The benign form of GTN is called hydatidiform mole. Although this entity is usually confined to the uterine cavity, trophoblastic tissue can occasionally embolize to the lungs. The malignant forms of GTN are invasive mole and choriocarcinoma. Invasive mole is usually a locally invasive lesion, although it can be associated with metastases. This lesion accounts for most patients who have persistent hCG titers following molar evacuation. Choriocarcinoma is the frankly malignant form of GTN.

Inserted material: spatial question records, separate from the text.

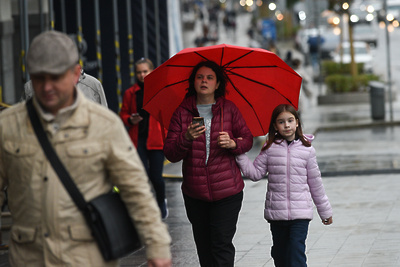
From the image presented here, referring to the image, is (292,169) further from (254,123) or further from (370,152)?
(370,152)

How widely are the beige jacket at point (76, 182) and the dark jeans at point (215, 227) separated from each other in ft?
7.58

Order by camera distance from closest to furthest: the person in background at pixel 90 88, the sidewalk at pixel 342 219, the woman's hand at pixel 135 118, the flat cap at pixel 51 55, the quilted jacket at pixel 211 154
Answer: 1. the flat cap at pixel 51 55
2. the quilted jacket at pixel 211 154
3. the person in background at pixel 90 88
4. the sidewalk at pixel 342 219
5. the woman's hand at pixel 135 118

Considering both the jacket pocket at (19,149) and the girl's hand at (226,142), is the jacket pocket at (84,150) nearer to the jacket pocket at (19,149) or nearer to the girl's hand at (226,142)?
the jacket pocket at (19,149)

Metastatic GTN can be subdivided into good prognosis and poor prognosis groups, depending on the sites of metastases and other clinical variables (Box 42-2).
Pathologic Features
Grossly, a hydatidiform mole appears as multiple vesicles that have been classically described as a “bunch of grapes” (Figure 42-2). The characteristic histopathologic findings associated with a complete molar pregnancy are (1) hydropic villi, (2) absence of fetal blood vessels, and (3) hyperplasia of trophoblastic tissue (Figure 42-3). Invasive mole differs from hydatidiform mole only in its propensity to invade locally and to metastasize.

FIGURE 42-2 Complete hydatidiform mole. Multiple hydropic villi (vesicles), resembling a bunch of grapes, are admixed with areas of necrosis (white areas) and hemorrhage. Note the absence of a fetus.

FIGURE 42-3 Histologic appearance of a complete hydatidiform mole. Note the marked trophoblastic proliferation.
A partial mole has some hydropic villi, whereas other villi are essentially normal. Fetal vessels are seen in a partial mole, and the trophoblastic tissue exhibits less striking hyperplasia.
Choriocarcinoma in the uterus appears grossly as a vascular-appearing, irregular, and “beefy” tumor, often growing through the uterine wall. Metastatic lesions appear hemorrhagic and have the consistency of currant jelly. Histologically, choriocarcinoma consists of sheets of malignant cytotrophoblast and syncytiotrophoblast with no identifiable villi.
Hydatidiform Mole
SYMPTOMS
Most patients with hydatidiform mole present with irregular or heavy vaginal bleeding during the first or early second trimester of pregnancy (Box 42-3). The bleeding is usually painless, although it can be associated with uterine contractions. In addition, the patient may expel molar “vesicles” from the vagina and occasionally may have excessive nausea, even hyperemesis gravidarum. Irritability, dizziness, and photophobia may occur because some patients experience preeclampsia. Patients may occasionally exhibit symptoms relating to hyperthyroidism, such as nervousness, anorexia, and tremors.